You want .text() instead of .value().name()

#

.name() is the name of the element, which is why you got h2 as the answer

gilded shard
#

Thanks, it really helped my understand what I was doing, but the output it gave me was really weird:

Text {
    inner: Traverse {
        root: NodeRef {
            id: NodeId(
                5,
            ),
            tree: Tree { Document => { Element(<html>) => { Element(<head>), Element(<body>) => { Element(<h2 class="h3 product-title">) => { Text("\n        "), Element(<a href="https://example.com">) => { Text("Magazine May 2023") }, Text("\n    ") }, Text("\n    "), Element(<h2 class="h3 product-title">) => { Text("\n        "), Element(<a href="https://example.com">) => { Text("Magazine July 2022") }, Text("\n    ") }, Text("\n    "), Element(<h2 class="h3 product-title">) => { Text("\n        "), Element(<a href="https://example.com">) => { Text("Magazine January 2023") }, Text("\n    ") }, Text("\n    ") } } } },
            node: Node {
                parent: Some(
                    NodeId(
                        4,
                    ),
                ),
                prev_sibling: None,
                next_sibling: Some(
                    NodeId(
                        10,
                    ),
                ),
                children: Some(
                    (
                        NodeId(
                            6,
                        ),
                        NodeId(
                            9,
                        ),
                    ),
                ),
                value: Element(<h2 class="h3 product-title">),
            },
        },
        edge: None,
    },
}

So, I used .html() in element and the output I got was:

"<h2 class=\"h3 product-title\">\n        <a href=\"https://example.com\">Magazine May 2023</a>\n    </h2>"

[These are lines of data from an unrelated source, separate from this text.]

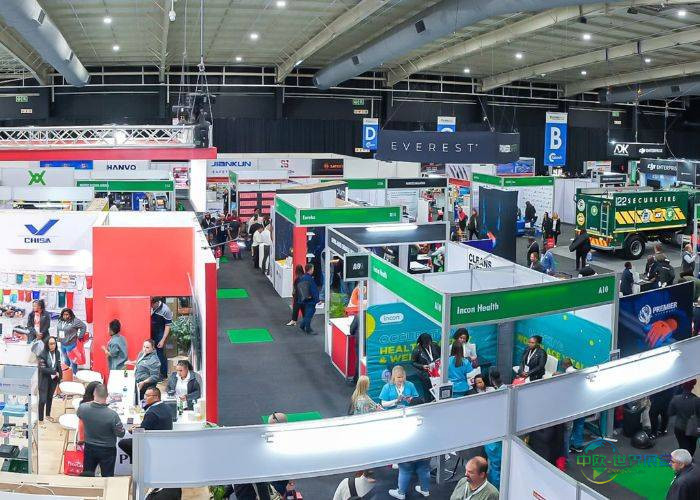 南非消防展助力企业降本增效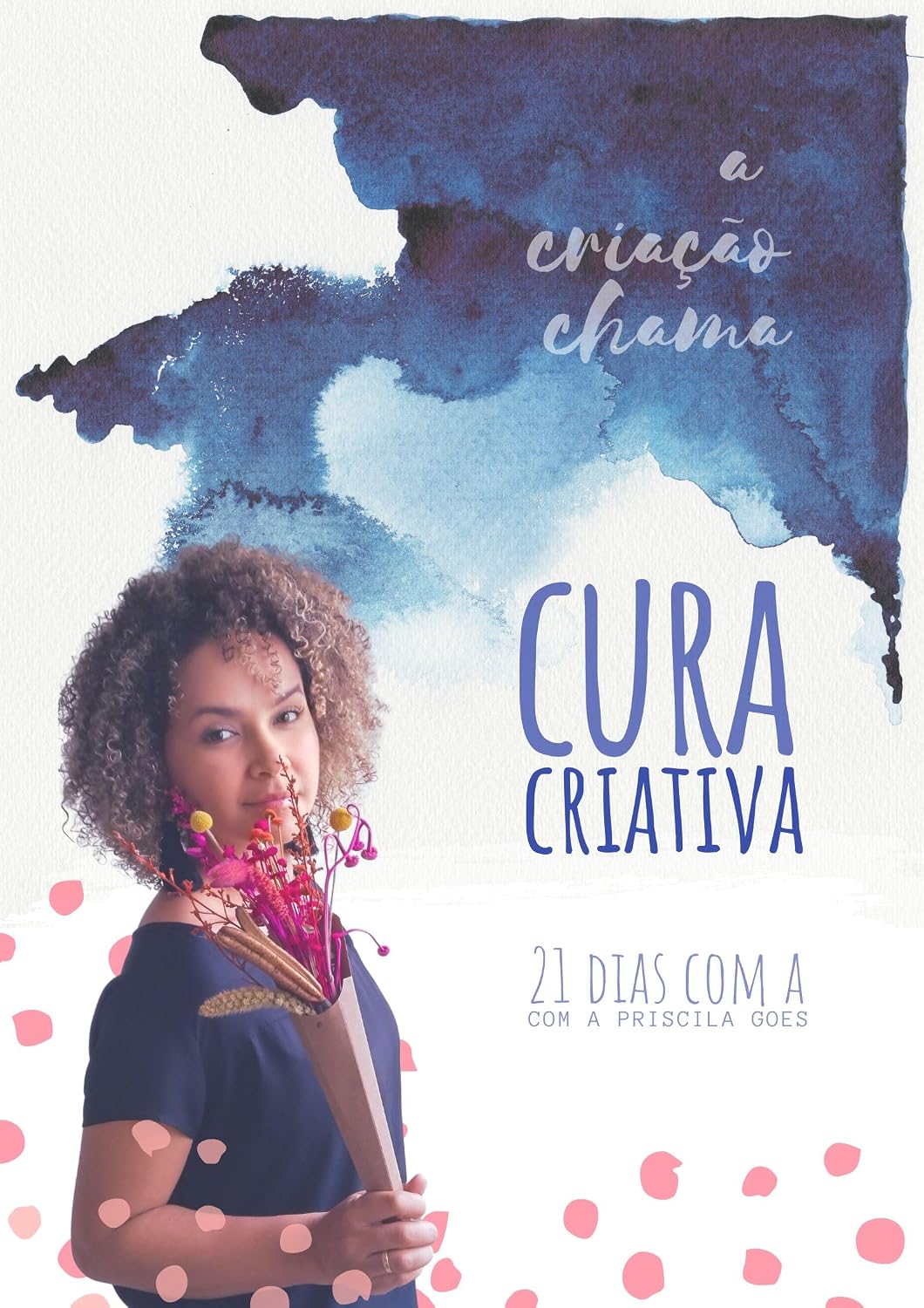 capítulo por capítulo baixar Cura criativa: O fim do bloqueio criativo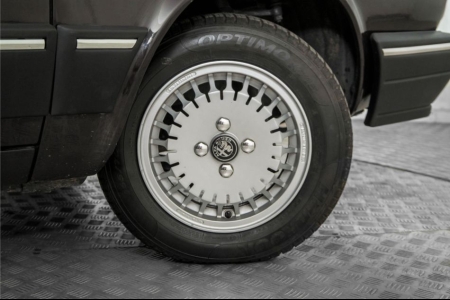 Alfa Romeo Alfasud SPRINT VELOCE 1.3 thumbnail 43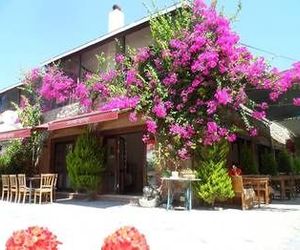 Second Spring Alacati Turkey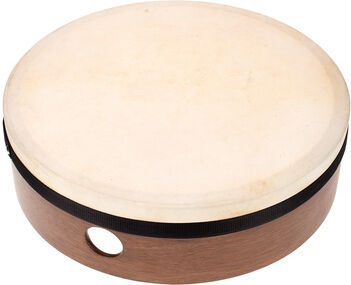 Meinl AE-FD14T-D Artisan Mizhar Walnut Brown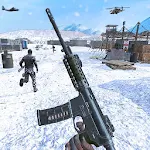 Cover Image of Скачать Fps Стрельба из оружия без интернета 4.01 APK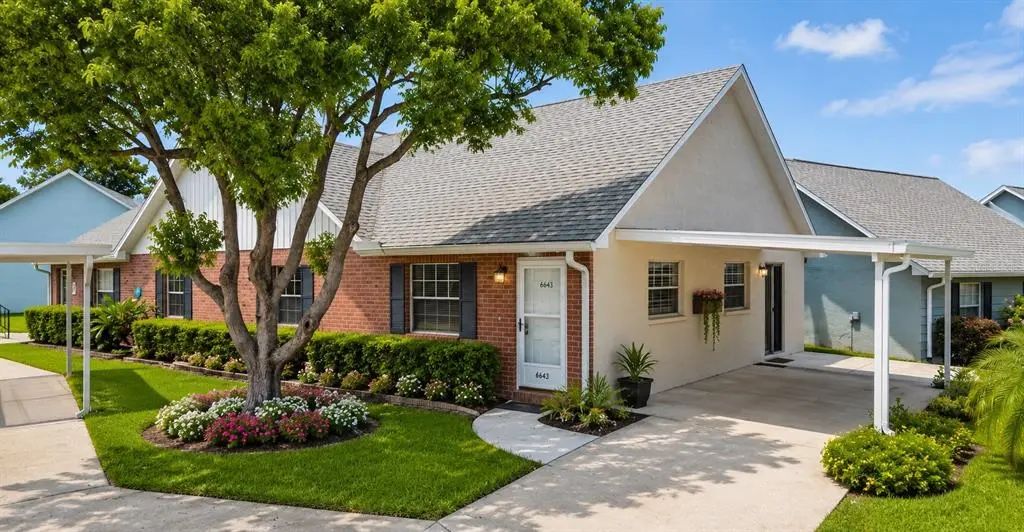 6643 Kelsey Lane 4b, NEW PORT RICHEY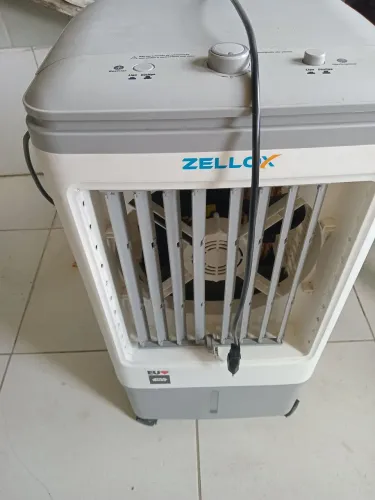 Climatizador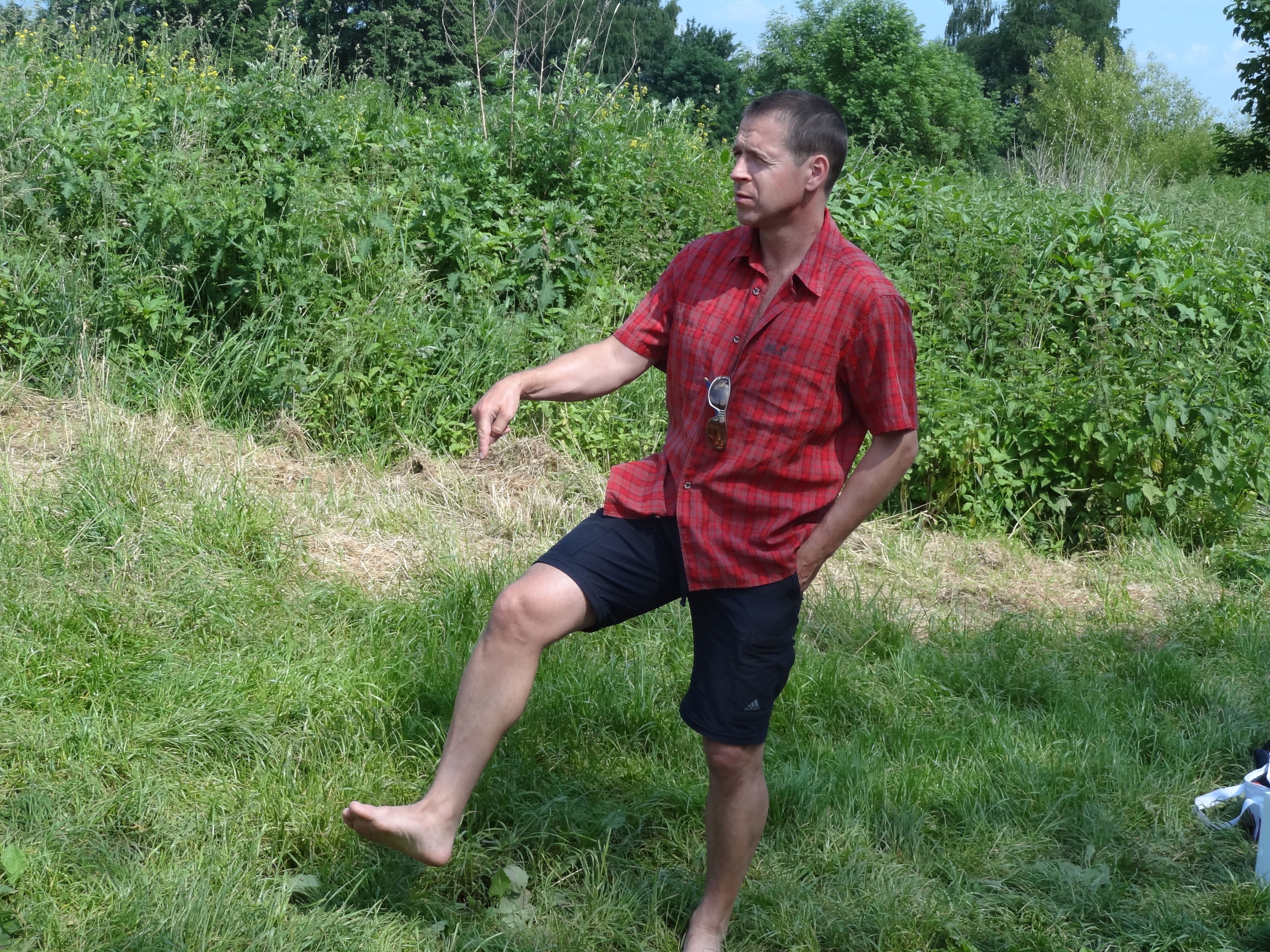 Kanutour 2013
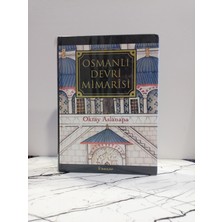 İnkilap Osmanlı Devri Mimarisi ( 2. El Kitap )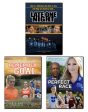 Late One Night, Remember The Goal, The Perfect Race - DVD - 3 Pack Online Hot Sale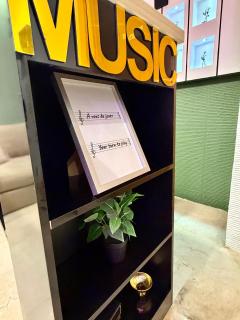 Ricks music stay - 7
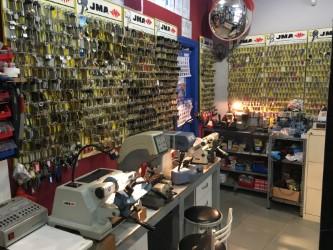 Cerrajero La Llave de Oro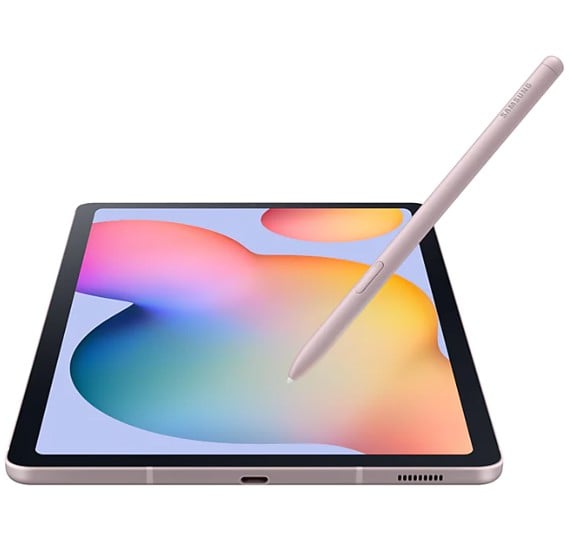 samsung galaxy tab s6 lite 64g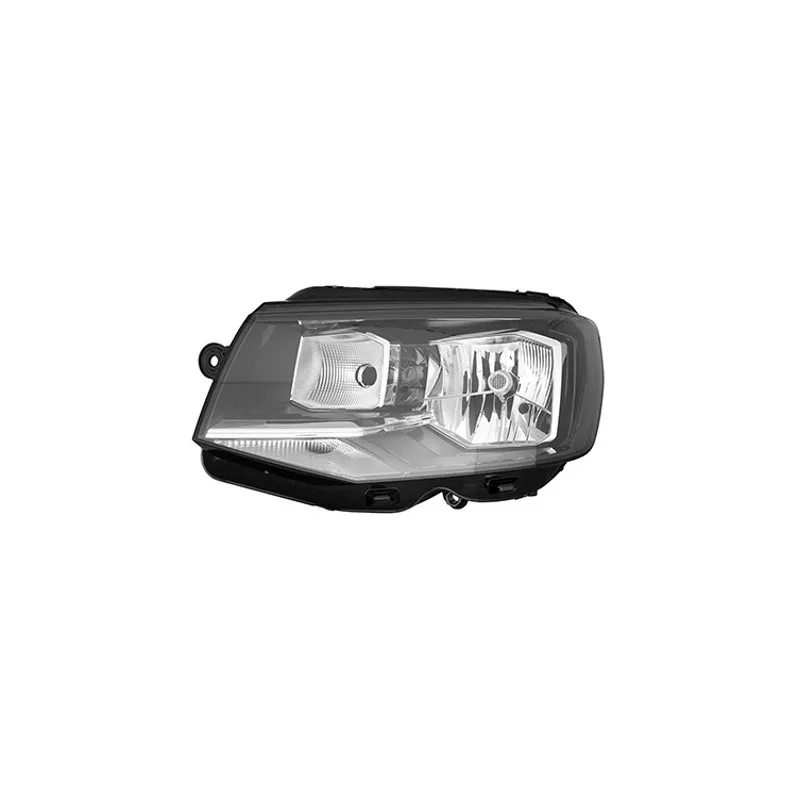 Projecteur principal VAN WEZEL 5791961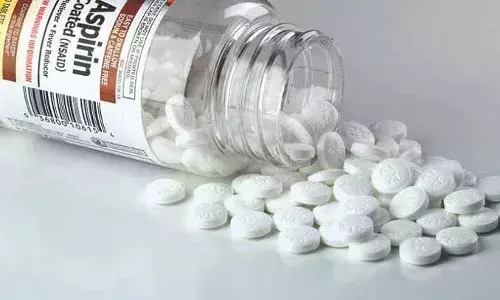 Beware! Donāt pop Aspirin randomly; it can lead to complications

I guess it's the better if I try to work with this new output, I just need to find a function to worki with it

late needle
#

you need to iterate over the .text()

#

Returns an iterator over descendent text nodes.

#

this is because the html doesn't already contain contiguous text, so it's more efficient to give you an iterator than to concatenate it all ignoring what you might then do with that string

gilded shard
#

Ohhh, so how could I work with this iterator?

late needle
#

the iterator returns &strs